■ **WHAT THE TASK ASKS**
Rewrite the rows below with every "grass blade" changed to "blade of grass" and all other text kept unchanged. Leave the pictures out of your answer.

■ **DATA FOR THIS EXERCISE**

□ □ □

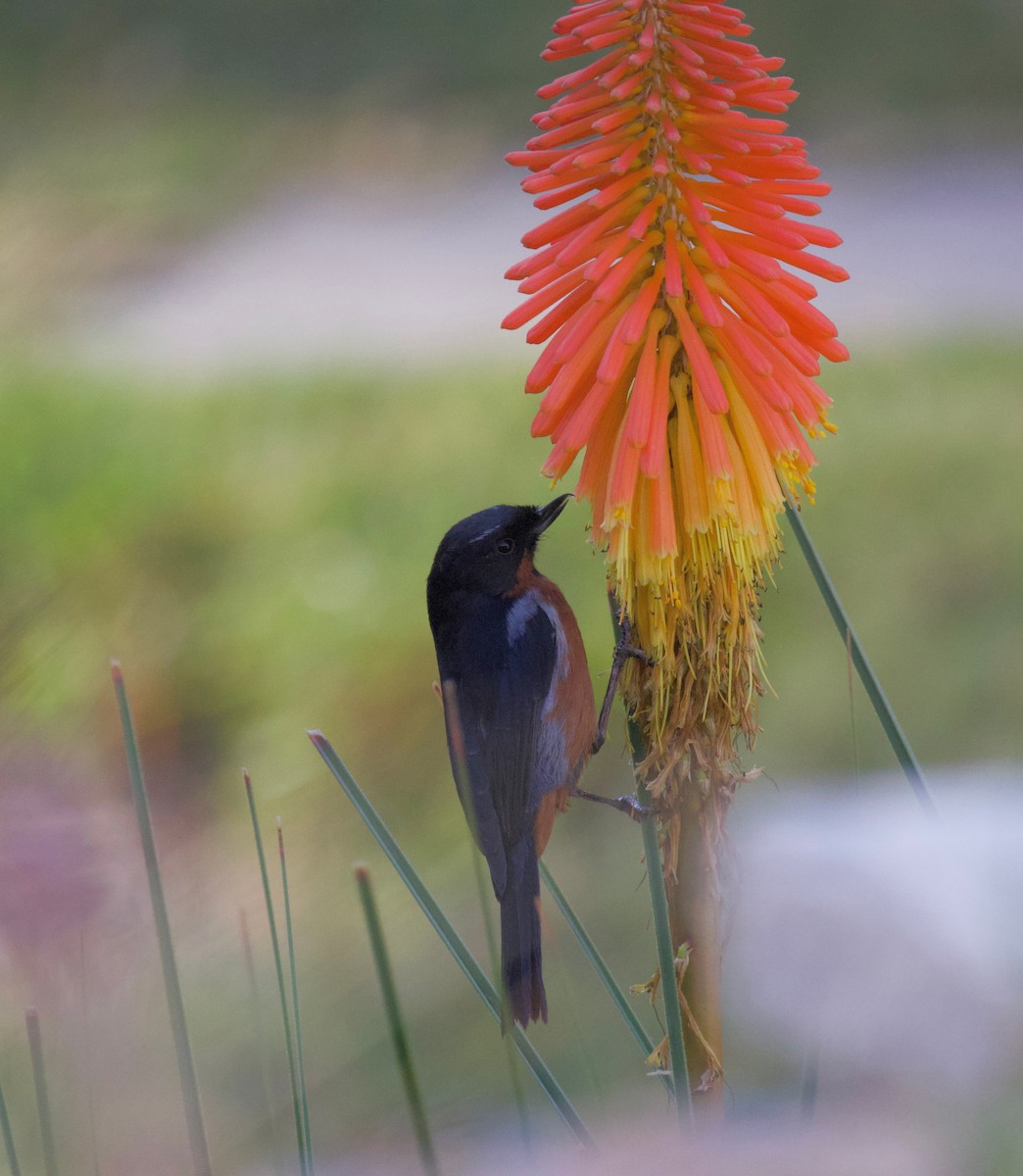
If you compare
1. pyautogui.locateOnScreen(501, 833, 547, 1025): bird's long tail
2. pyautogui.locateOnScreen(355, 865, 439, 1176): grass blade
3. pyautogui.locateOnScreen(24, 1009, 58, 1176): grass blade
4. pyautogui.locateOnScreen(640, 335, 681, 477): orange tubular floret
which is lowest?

□ □ □

■ **COMPLETE RESPONSE**
If you compare
1. pyautogui.locateOnScreen(501, 833, 547, 1025): bird's long tail
2. pyautogui.locateOnScreen(355, 865, 439, 1176): blade of grass
3. pyautogui.locateOnScreen(24, 1009, 58, 1176): blade of grass
4. pyautogui.locateOnScreen(640, 335, 681, 477): orange tubular floret
which is lowest?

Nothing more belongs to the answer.